Your objective: Exactly repeat the line that contains "Using the snow", then every line after it up to and including the final line.

- - - - - - -

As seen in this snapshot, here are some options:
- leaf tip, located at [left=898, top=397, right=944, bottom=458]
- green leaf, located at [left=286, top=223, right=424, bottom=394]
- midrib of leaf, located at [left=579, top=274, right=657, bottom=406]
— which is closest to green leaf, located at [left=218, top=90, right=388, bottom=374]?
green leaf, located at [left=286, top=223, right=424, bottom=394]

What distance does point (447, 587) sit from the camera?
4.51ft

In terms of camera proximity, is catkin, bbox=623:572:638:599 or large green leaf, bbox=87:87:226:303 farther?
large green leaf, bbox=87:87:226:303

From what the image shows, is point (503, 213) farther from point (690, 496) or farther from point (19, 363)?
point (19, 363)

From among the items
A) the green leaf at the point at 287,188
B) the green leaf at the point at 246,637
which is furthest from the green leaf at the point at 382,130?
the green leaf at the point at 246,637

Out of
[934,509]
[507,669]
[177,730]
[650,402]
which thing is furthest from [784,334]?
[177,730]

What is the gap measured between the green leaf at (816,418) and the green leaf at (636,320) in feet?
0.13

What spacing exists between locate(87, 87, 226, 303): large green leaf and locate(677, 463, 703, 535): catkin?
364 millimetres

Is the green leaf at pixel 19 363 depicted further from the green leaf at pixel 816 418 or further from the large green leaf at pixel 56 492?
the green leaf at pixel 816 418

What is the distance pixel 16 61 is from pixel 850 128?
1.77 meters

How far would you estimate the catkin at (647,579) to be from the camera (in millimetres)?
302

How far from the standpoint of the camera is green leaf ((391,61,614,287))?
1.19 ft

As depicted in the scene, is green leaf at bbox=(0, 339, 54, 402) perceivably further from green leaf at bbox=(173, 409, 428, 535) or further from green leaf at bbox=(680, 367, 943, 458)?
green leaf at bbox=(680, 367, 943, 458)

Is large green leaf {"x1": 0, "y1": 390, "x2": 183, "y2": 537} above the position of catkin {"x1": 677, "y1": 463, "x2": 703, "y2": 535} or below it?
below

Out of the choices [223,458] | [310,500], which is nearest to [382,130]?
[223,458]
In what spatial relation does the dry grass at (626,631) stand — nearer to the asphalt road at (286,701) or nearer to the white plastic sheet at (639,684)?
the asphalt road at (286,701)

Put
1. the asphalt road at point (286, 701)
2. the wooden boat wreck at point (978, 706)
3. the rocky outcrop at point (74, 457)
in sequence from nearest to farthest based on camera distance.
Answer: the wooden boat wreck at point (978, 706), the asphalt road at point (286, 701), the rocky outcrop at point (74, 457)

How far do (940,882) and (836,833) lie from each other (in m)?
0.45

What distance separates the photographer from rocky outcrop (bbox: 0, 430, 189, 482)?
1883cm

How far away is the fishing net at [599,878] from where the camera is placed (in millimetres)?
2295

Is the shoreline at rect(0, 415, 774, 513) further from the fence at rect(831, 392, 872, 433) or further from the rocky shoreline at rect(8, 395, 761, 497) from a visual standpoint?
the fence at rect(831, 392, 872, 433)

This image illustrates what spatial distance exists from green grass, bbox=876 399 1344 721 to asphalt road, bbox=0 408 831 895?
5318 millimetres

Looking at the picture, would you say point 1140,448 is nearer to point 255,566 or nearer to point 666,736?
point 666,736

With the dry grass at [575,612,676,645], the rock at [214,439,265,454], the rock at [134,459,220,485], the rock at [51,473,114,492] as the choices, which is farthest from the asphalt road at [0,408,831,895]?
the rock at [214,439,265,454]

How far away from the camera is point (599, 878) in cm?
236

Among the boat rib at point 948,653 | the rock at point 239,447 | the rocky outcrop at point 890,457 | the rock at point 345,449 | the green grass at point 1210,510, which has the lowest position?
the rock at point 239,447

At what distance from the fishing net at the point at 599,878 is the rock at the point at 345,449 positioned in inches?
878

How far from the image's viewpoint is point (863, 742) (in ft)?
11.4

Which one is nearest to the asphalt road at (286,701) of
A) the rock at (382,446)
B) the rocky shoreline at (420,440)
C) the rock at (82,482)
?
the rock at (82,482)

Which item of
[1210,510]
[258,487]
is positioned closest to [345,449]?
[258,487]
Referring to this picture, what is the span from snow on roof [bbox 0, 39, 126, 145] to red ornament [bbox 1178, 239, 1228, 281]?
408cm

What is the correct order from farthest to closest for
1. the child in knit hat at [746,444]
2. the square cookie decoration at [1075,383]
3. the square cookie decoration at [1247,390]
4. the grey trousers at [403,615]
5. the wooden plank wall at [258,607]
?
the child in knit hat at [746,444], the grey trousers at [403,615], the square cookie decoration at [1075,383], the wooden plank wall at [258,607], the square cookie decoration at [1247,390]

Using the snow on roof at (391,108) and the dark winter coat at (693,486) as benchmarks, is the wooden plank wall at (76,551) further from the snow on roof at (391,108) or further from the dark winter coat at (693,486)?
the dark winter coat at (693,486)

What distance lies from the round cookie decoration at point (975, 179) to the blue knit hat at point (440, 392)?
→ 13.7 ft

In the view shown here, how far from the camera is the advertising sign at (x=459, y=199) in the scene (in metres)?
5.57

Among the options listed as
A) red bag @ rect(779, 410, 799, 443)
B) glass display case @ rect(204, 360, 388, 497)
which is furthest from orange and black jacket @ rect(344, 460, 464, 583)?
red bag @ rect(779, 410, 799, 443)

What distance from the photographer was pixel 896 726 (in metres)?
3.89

- - - - - - -

Exercise result:
Using the snow on roof at (391,108) and the dark winter coat at (693,486) as benchmarks, is the wooden plank wall at (76,551) further from the snow on roof at (391,108) or further from the dark winter coat at (693,486)?
the dark winter coat at (693,486)

What distance lies from the round cookie decoration at point (975, 179) to the blue knit hat at point (440, 392)?
→ 13.7 ft

In the view shown here, how far from the camera is the advertising sign at (x=459, y=199) in the scene (in metres)?
5.57

Among the options listed as
A) red bag @ rect(779, 410, 799, 443)
B) glass display case @ rect(204, 360, 388, 497)
which is furthest from orange and black jacket @ rect(344, 460, 464, 583)?
red bag @ rect(779, 410, 799, 443)

What distance from the photographer was pixel 896 726 (in metres)?
3.89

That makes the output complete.